We commend the current government practice of financing deficits through the issuance of bond as against the old practice of ways and means. This has helped to moderate inflation. And it should be continued. But we recommend that budgets in Nigeria should be targeted at investment in priority areas that can stimulate growth and development. Much as foreign debts may be necessary, it should be taken at concessionary terms and money invested in projects that contribute directly to the growth of the economy.

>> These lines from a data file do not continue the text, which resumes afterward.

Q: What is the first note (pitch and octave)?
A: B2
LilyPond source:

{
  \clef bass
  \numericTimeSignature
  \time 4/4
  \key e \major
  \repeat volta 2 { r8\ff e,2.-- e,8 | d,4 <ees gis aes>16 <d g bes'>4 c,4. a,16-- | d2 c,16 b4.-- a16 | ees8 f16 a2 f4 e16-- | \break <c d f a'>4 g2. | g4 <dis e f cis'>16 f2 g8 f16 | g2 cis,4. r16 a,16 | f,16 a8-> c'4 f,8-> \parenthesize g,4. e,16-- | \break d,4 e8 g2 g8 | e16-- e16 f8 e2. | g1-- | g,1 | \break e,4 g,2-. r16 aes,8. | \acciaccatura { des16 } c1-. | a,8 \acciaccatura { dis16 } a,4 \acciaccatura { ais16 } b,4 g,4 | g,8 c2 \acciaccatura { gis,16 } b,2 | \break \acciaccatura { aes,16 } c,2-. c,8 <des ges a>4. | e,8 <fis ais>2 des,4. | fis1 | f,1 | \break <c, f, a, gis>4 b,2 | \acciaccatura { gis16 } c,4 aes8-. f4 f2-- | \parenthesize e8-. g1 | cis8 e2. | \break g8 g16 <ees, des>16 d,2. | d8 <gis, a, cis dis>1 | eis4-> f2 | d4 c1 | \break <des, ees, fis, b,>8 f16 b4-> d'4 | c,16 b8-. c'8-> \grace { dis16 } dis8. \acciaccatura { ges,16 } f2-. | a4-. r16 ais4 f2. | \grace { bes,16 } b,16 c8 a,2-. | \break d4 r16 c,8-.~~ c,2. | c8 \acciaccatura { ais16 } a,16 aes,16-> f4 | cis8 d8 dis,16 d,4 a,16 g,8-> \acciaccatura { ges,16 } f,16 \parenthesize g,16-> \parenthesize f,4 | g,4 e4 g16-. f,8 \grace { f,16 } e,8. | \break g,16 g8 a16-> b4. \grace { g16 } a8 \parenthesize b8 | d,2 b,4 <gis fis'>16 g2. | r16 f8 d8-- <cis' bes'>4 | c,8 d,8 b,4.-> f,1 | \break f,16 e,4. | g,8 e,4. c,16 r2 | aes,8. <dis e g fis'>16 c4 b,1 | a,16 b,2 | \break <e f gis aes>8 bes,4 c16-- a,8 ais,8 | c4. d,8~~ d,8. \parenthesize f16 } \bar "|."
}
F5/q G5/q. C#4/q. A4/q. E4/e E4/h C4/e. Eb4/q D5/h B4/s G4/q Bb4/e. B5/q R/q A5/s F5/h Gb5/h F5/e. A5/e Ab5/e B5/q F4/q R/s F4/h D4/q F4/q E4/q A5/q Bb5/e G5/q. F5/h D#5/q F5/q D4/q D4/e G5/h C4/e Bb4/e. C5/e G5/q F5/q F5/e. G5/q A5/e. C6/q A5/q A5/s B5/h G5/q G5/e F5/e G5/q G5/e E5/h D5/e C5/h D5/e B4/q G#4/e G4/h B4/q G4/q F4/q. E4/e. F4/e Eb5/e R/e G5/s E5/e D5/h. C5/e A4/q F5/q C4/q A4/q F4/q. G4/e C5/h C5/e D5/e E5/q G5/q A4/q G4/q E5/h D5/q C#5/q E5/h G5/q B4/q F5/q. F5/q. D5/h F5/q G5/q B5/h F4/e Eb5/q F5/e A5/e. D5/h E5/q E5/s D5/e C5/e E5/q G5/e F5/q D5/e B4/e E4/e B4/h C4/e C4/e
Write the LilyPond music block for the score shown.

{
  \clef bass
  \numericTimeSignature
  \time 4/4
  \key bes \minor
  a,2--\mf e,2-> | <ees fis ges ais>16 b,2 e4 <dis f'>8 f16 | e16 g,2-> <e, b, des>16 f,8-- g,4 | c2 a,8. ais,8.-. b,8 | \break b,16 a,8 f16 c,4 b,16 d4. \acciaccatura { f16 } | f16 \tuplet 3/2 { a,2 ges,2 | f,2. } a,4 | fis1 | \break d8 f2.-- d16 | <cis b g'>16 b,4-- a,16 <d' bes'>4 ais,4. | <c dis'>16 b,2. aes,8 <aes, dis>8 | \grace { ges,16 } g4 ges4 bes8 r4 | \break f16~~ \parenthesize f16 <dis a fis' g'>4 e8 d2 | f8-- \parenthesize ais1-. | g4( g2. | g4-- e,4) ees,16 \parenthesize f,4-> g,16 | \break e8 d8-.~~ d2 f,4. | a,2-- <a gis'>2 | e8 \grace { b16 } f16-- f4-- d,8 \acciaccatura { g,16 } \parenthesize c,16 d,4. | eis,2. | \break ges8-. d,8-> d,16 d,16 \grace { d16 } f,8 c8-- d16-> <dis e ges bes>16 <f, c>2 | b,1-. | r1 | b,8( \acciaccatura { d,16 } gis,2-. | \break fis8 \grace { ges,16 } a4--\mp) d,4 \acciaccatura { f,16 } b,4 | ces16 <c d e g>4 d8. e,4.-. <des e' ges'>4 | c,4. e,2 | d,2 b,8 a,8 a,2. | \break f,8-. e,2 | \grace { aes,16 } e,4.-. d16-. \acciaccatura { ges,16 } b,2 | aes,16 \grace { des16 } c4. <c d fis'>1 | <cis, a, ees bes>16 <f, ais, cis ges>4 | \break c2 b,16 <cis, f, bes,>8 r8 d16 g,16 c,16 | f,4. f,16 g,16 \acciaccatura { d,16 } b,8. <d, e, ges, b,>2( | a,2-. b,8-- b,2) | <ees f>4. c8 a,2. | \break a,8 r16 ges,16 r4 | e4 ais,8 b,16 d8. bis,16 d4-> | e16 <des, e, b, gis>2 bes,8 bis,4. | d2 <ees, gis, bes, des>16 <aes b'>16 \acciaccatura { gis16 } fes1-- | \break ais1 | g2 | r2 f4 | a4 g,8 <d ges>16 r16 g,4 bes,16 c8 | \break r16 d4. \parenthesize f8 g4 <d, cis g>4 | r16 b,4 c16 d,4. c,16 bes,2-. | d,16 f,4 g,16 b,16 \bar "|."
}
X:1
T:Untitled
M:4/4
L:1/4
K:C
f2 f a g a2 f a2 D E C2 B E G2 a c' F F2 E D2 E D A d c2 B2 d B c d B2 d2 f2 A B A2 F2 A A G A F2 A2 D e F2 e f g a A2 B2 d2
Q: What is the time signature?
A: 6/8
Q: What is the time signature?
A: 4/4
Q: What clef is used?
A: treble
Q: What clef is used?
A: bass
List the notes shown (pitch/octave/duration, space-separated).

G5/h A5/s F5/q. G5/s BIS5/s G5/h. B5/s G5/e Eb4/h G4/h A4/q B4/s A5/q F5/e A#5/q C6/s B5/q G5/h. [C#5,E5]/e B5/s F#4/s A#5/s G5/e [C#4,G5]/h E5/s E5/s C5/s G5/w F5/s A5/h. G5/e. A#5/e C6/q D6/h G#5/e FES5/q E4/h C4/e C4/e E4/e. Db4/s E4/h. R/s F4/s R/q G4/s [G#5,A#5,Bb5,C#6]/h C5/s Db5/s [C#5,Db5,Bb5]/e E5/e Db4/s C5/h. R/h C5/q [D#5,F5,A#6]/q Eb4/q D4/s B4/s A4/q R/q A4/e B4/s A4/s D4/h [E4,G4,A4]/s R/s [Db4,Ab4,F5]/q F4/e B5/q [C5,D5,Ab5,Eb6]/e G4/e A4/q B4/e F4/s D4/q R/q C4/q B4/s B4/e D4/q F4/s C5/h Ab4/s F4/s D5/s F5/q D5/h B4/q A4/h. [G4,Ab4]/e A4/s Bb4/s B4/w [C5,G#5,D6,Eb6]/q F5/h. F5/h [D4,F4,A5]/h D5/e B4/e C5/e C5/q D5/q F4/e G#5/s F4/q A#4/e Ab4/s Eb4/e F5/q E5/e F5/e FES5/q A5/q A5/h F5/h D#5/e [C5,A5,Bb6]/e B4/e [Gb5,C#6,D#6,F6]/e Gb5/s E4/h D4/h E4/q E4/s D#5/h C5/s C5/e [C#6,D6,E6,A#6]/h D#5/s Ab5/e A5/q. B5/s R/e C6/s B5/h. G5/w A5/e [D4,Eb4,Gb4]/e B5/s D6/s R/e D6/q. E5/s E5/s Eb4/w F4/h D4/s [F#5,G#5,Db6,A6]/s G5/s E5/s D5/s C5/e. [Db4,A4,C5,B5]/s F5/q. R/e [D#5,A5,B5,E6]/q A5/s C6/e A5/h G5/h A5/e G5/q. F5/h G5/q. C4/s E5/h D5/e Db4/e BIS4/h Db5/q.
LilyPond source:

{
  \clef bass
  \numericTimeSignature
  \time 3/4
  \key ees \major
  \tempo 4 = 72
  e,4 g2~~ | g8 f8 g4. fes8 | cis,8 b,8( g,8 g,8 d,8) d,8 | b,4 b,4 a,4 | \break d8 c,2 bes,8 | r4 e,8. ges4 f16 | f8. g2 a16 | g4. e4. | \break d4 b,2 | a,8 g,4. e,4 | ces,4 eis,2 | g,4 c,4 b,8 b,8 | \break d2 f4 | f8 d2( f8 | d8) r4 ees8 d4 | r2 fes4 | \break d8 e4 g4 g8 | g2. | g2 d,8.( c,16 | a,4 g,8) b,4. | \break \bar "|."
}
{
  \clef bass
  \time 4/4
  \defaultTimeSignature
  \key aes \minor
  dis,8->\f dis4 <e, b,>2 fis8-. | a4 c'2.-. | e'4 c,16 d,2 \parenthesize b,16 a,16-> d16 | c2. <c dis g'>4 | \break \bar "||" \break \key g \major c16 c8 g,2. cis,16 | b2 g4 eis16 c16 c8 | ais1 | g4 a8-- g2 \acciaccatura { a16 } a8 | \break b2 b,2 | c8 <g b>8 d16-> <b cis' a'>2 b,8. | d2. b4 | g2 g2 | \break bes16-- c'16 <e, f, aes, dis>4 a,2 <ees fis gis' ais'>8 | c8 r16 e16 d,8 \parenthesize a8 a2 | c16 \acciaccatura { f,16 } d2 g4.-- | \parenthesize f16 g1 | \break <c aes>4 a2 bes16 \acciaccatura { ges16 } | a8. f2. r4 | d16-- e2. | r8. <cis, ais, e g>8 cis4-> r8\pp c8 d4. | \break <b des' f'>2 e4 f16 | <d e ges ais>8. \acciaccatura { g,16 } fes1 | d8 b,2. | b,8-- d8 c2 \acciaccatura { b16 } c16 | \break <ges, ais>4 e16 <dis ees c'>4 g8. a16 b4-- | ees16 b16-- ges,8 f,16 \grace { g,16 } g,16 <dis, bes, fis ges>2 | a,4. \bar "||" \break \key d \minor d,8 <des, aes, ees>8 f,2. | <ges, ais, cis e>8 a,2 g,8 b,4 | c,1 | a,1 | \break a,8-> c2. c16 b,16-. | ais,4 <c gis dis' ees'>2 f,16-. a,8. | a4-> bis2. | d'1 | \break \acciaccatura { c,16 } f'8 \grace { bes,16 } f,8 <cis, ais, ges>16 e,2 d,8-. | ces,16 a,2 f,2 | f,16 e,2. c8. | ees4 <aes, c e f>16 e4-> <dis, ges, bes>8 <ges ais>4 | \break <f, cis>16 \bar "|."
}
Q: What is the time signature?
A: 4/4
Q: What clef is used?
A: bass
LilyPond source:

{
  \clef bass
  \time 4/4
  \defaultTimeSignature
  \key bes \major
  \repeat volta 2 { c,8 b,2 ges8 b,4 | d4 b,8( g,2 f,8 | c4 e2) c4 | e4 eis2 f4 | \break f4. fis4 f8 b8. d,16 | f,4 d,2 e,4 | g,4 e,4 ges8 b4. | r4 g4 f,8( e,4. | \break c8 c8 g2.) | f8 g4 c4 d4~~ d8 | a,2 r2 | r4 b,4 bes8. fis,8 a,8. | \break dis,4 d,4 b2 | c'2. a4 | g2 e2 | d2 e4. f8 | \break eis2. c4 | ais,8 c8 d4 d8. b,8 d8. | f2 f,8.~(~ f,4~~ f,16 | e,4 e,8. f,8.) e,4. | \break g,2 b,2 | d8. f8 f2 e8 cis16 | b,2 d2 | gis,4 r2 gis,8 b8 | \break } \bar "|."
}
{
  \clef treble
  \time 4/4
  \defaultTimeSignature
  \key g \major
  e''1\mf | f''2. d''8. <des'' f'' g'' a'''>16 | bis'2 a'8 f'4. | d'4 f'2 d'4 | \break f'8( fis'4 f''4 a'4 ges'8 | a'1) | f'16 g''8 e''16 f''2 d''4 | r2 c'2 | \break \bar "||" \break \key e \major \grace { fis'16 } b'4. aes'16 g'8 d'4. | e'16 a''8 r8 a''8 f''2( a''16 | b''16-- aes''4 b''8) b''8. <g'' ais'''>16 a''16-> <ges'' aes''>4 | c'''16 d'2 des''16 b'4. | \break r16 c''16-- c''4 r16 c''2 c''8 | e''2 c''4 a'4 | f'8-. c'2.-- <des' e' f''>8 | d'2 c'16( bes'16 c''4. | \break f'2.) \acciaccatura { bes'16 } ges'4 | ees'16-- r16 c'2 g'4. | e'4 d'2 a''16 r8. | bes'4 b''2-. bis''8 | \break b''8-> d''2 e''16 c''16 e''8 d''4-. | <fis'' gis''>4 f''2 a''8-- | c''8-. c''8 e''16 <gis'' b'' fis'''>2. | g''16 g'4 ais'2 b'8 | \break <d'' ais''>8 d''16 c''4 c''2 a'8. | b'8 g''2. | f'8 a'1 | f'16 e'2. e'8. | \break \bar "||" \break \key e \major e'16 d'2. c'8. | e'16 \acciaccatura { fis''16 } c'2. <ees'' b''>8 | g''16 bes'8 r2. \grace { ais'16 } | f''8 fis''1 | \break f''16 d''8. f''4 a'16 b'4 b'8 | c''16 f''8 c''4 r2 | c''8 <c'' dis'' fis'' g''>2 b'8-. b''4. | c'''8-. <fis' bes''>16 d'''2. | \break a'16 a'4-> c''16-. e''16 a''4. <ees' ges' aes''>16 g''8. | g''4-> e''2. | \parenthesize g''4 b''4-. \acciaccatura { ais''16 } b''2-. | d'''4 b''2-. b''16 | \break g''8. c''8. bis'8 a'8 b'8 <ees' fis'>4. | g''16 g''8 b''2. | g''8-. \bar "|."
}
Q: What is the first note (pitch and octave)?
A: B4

The nation’s political system is expensive with various chains of cost centres that don’t contribute the economy. Therefore, budgets targeted at meeting political objectives should be avoided. Emphasis should be on infrastructure development, real sector growth and job creation. There should be deliberate efforts at setting targets and ensuring that implementation of budgetary allocations are strictly monitored

Furthermore, local contractors are owed N3.23 trillion and efforts should be made to clear this, preferably through debt securitisation. This is important because often government brags about maintaining manageable debt level without considering the huge local debt. We believe if this segment of the debt is properly managed, the economy will be better for it.

To put a tab on the nation’s expenditure, we submit that there should be an overhaul of our budgeting system and the nation’s resources deployed for wealth creation, growth and development. At 11 percent, inflation is a threat to Nigeria’s economic stability and frivolous expenditure must be discouraged.